> Exercise requirements
Without the pictures, extract every line from the start of the material to the line containing "かみそりの網のコンチェルティーナの有刺鉄線", both ends included.

> Records shown
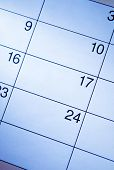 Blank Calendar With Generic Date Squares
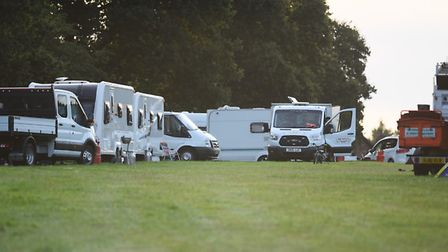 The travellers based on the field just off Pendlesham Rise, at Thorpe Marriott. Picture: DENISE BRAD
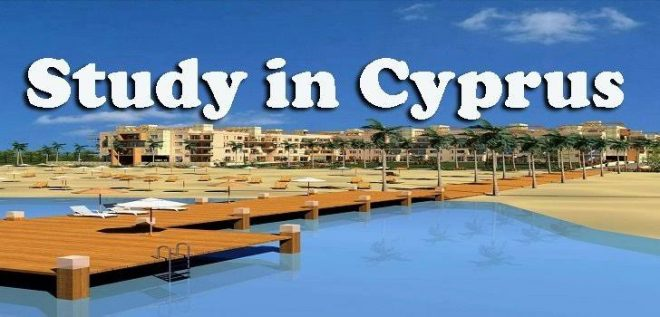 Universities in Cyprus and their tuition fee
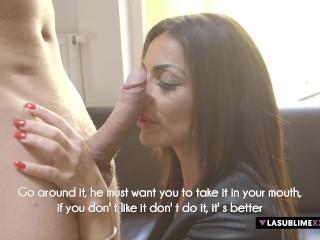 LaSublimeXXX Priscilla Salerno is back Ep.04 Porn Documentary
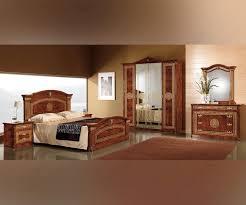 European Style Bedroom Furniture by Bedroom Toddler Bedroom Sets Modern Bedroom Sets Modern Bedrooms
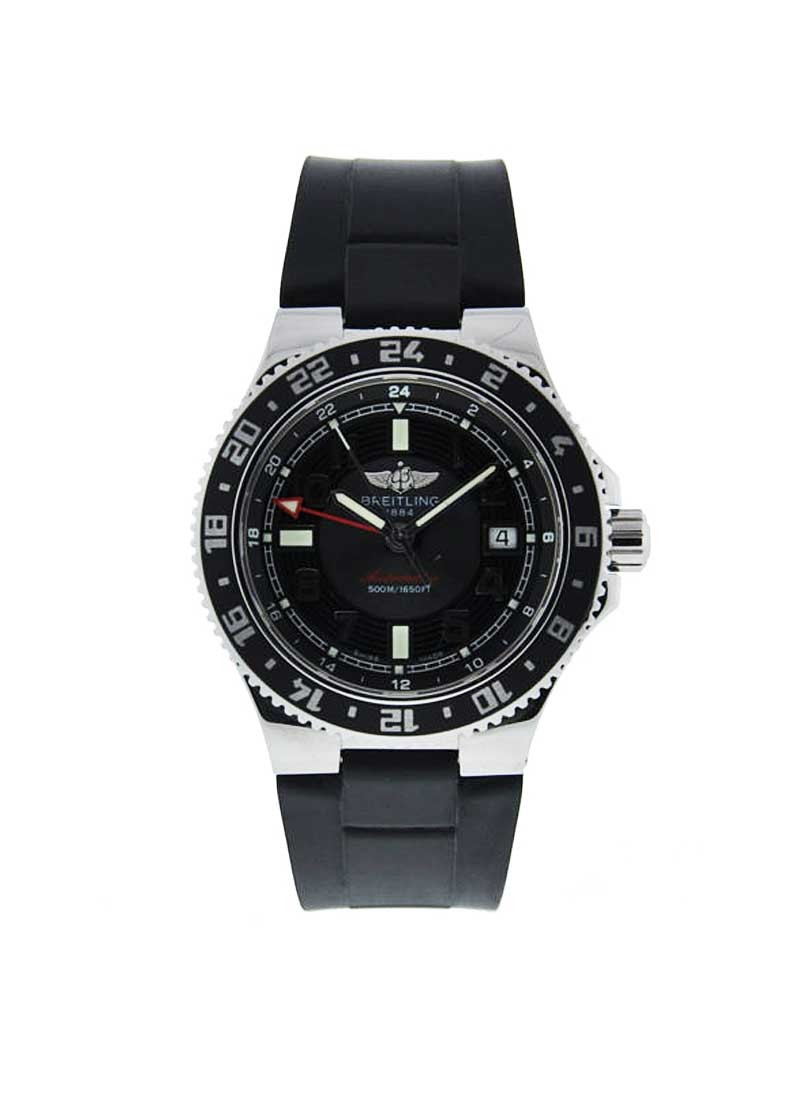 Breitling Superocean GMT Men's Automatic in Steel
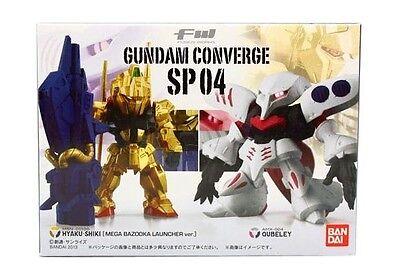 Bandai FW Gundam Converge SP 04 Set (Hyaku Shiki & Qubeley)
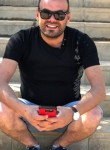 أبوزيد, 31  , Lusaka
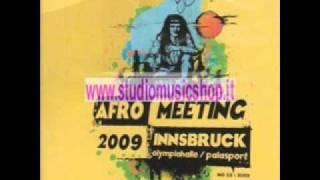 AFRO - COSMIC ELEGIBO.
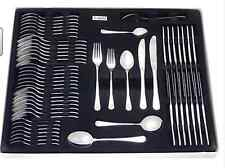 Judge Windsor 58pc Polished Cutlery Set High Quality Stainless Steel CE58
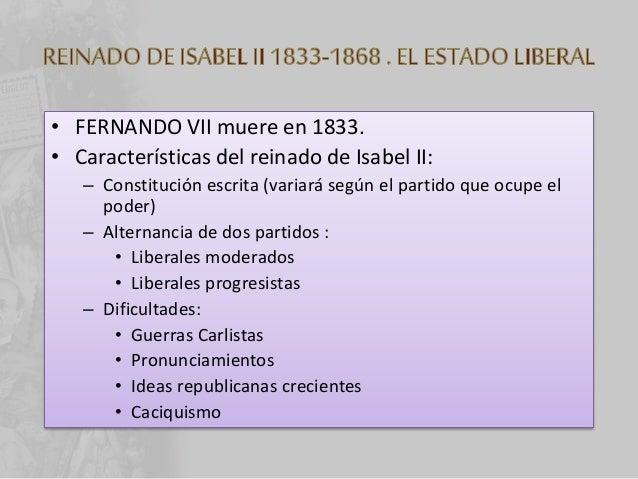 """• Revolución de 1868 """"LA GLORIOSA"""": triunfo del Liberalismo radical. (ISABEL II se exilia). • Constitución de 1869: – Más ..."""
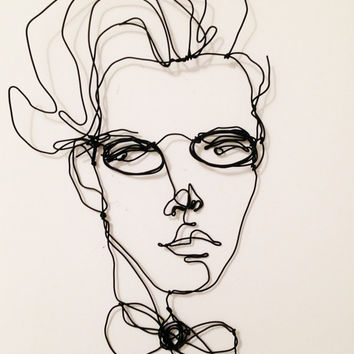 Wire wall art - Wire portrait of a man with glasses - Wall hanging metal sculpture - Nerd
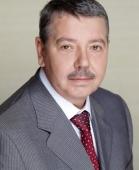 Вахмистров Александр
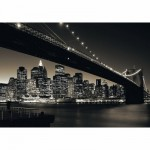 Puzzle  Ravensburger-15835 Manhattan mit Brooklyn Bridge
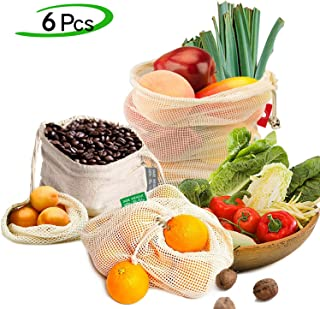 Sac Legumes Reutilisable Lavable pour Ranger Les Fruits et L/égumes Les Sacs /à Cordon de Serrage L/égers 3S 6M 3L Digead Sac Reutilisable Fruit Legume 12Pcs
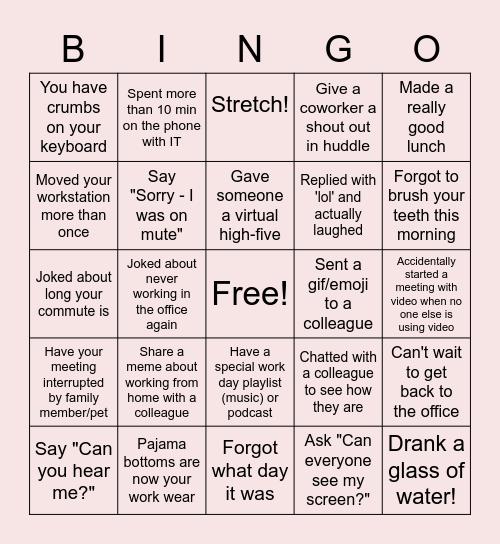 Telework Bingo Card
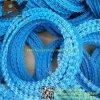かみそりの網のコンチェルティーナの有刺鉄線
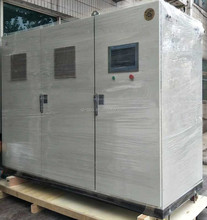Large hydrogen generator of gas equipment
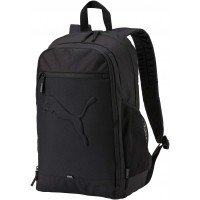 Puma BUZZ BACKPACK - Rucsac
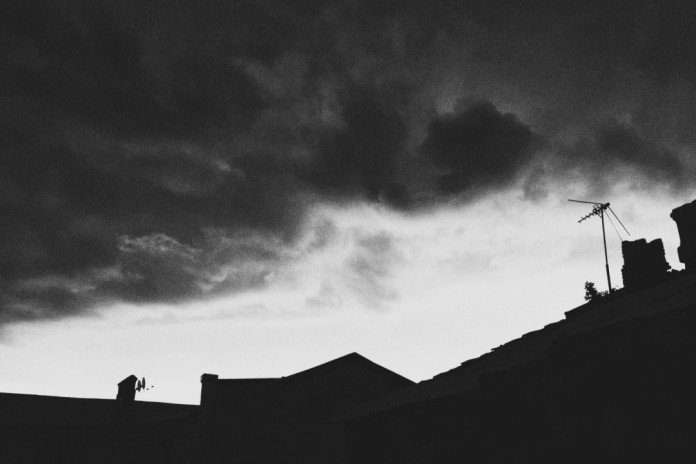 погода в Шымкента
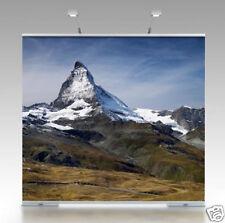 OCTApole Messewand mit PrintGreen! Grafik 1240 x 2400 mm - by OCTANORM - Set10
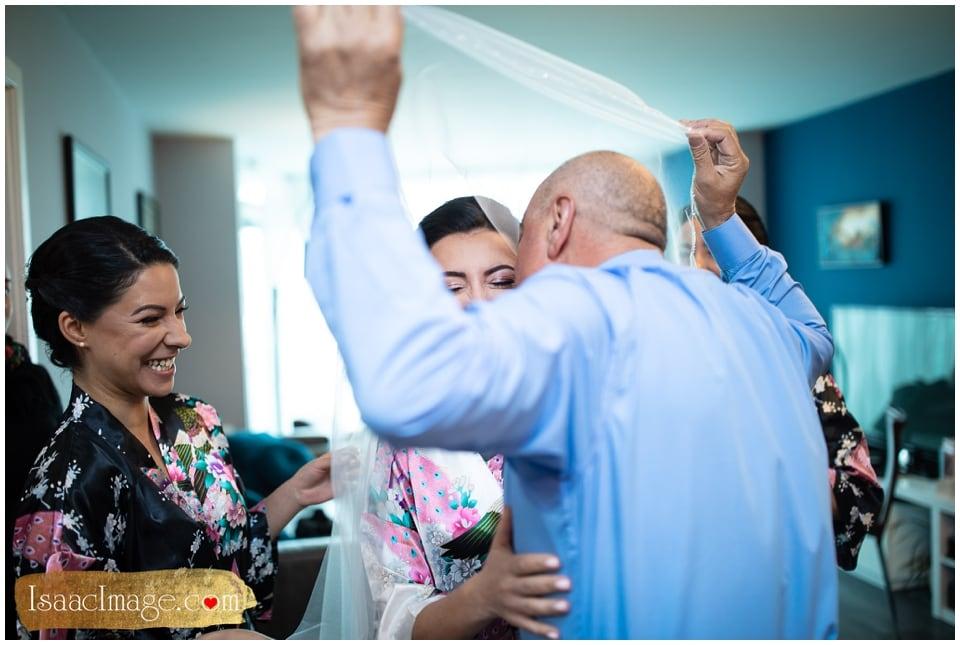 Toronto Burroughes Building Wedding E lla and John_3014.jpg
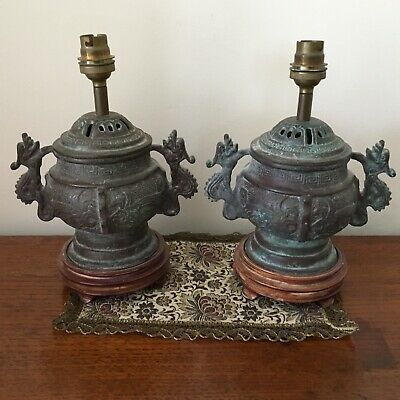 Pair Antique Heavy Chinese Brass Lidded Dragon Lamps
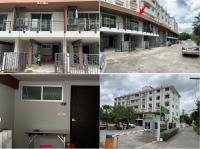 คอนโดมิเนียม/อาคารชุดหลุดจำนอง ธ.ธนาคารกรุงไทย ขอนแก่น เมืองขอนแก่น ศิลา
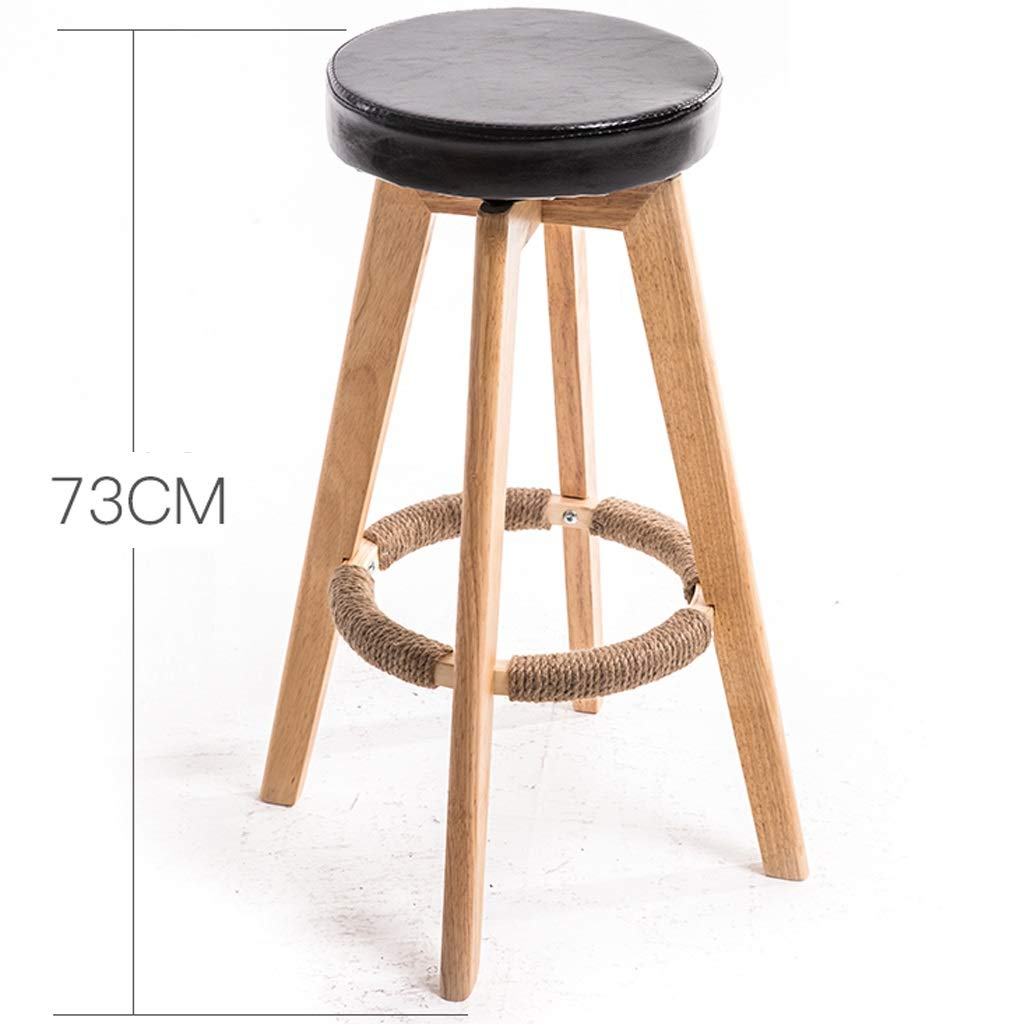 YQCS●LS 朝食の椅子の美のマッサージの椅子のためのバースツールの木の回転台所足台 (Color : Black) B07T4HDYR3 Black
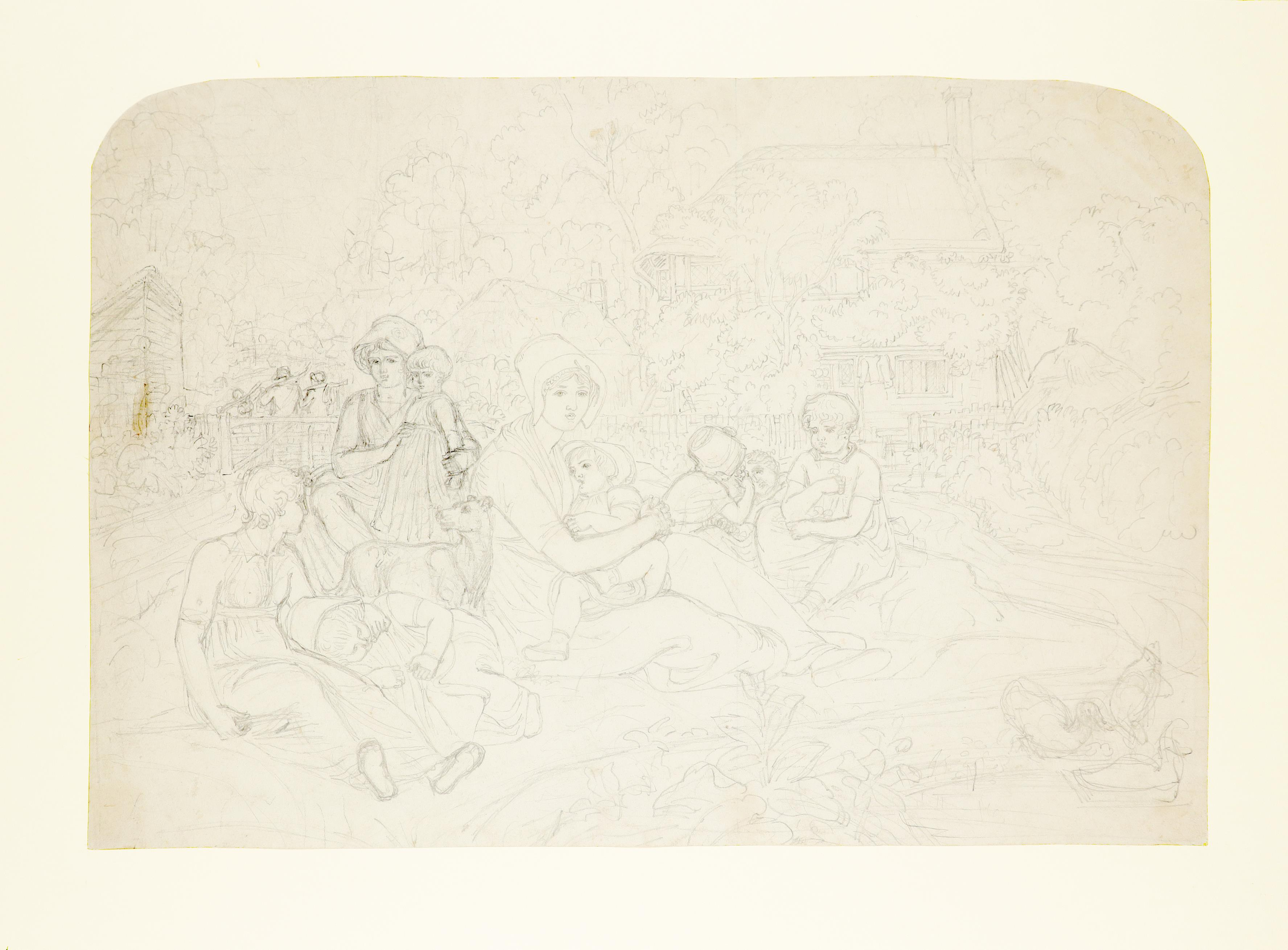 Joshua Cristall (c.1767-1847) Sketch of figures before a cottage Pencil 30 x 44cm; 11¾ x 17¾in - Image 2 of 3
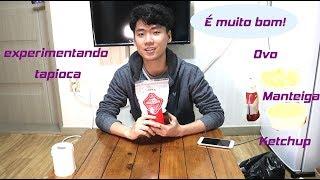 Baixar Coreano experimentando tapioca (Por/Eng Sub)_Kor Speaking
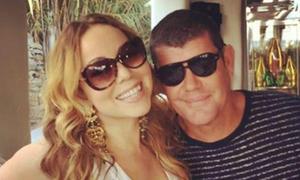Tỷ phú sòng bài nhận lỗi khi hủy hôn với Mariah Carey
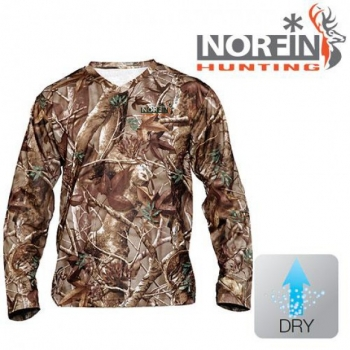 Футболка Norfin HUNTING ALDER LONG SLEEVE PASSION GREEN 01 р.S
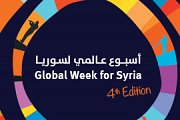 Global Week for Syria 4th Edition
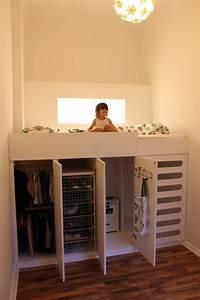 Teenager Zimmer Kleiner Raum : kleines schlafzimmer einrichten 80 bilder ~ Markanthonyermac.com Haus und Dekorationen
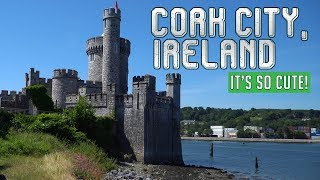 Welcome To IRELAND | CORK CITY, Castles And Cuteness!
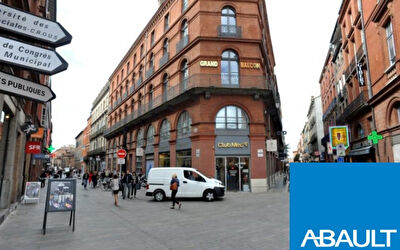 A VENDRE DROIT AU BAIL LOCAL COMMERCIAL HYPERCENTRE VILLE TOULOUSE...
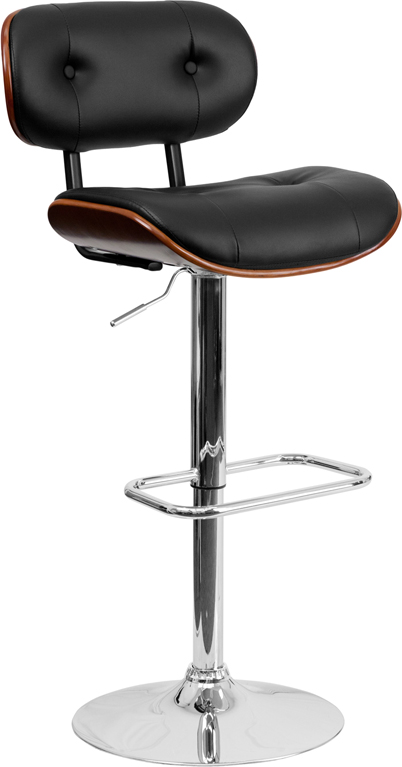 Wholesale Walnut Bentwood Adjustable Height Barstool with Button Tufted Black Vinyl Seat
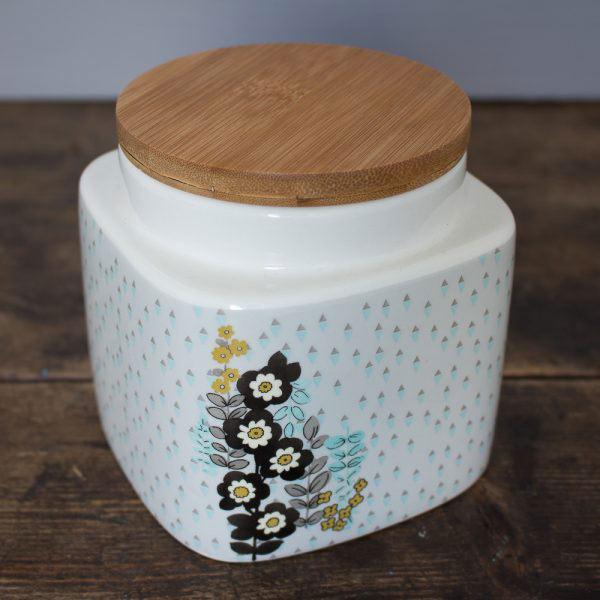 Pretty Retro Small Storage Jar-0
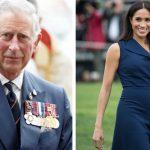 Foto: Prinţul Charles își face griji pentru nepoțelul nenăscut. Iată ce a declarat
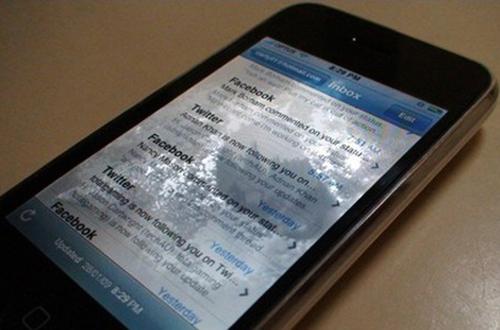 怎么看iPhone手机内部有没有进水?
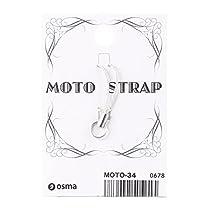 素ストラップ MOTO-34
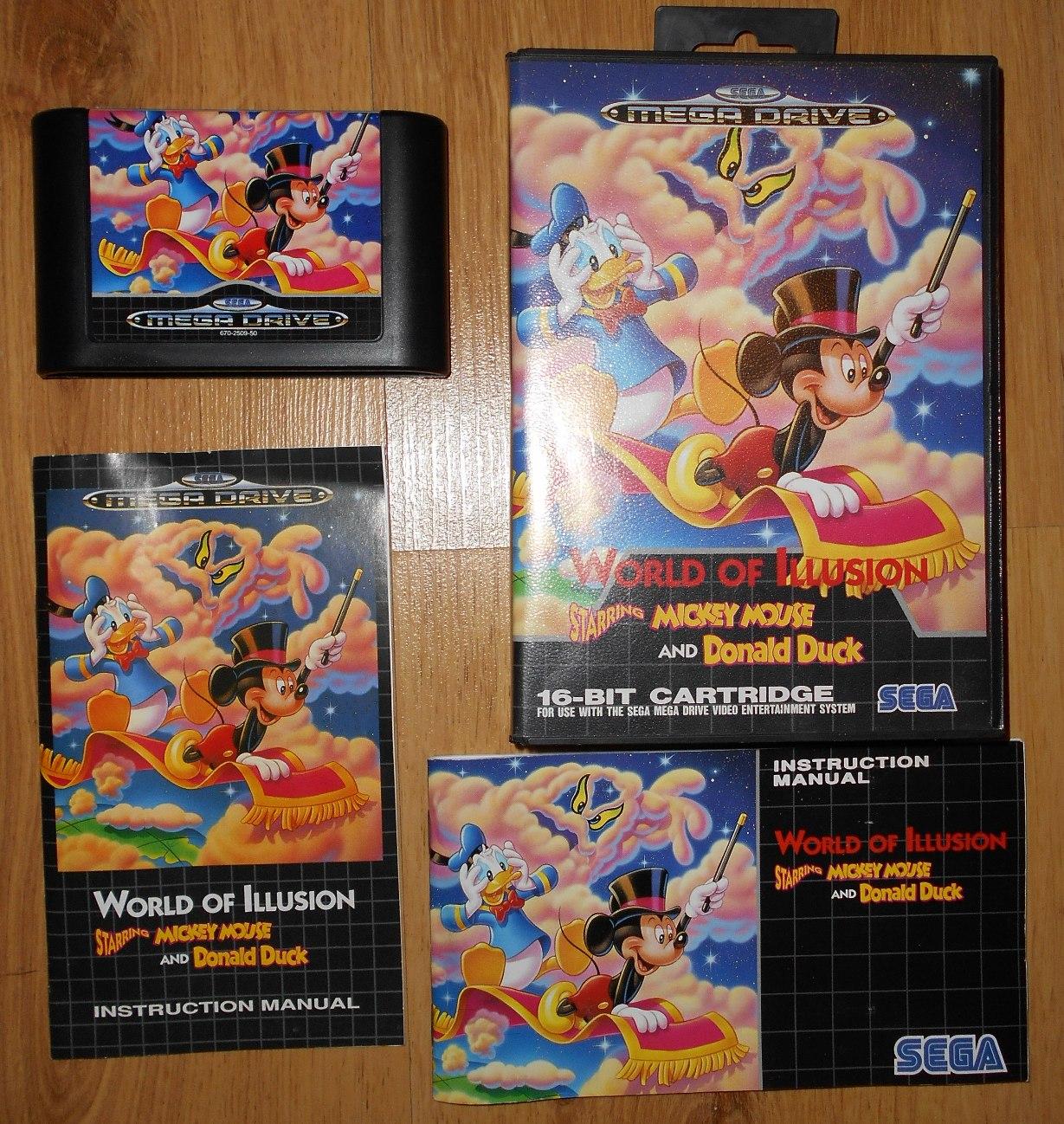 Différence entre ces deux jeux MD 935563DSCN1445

> Exercise answer
 Blank Calendar With Generic Date Squares
 The travellers based on the field just off Pendlesham Rise, at Thorpe Marriott. Picture: DENISE BRAD
 Universities in Cyprus and their tuition fee
 LaSublimeXXX Priscilla Salerno is back Ep.04 Porn Documentary
 European Style Bedroom Furniture by Bedroom Toddler Bedroom Sets Modern Bedroom Sets Modern Bedrooms
 Breitling Superocean GMT Men's Automatic in Steel
 Bandai FW Gundam Converge SP 04 Set (Hyaku Shiki & Qubeley)
 أبوزيد, 31  , Lusaka
 AFRO - COSMIC ELEGIBO.
 Judge Windsor 58pc Polished Cutlery Set High Quality Stainless Steel CE58
 """• Revolución de 1868 """"LA GLORIOSA"""": triunfo del Liberalismo radical. (ISABEL II se exilia). • Constitución de 1869: – Más ..."""
 Wire wall art - Wire portrait of a man with glasses - Wall hanging metal sculpture - Nerd
 Вахмистров Александр
 Puzzle  Ravensburger-15835 Manhattan mit Brooklyn Bridge
 Sac Legumes Reutilisable Lavable pour Ranger Les Fruits et L/égumes Les Sacs /à Cordon de Serrage L/égers 3S 6M 3L Digead Sac Reutilisable Fruit Legume 12Pcs
 Telework Bingo Card
かみそりの網のコンチェルティーナの有刺鉄線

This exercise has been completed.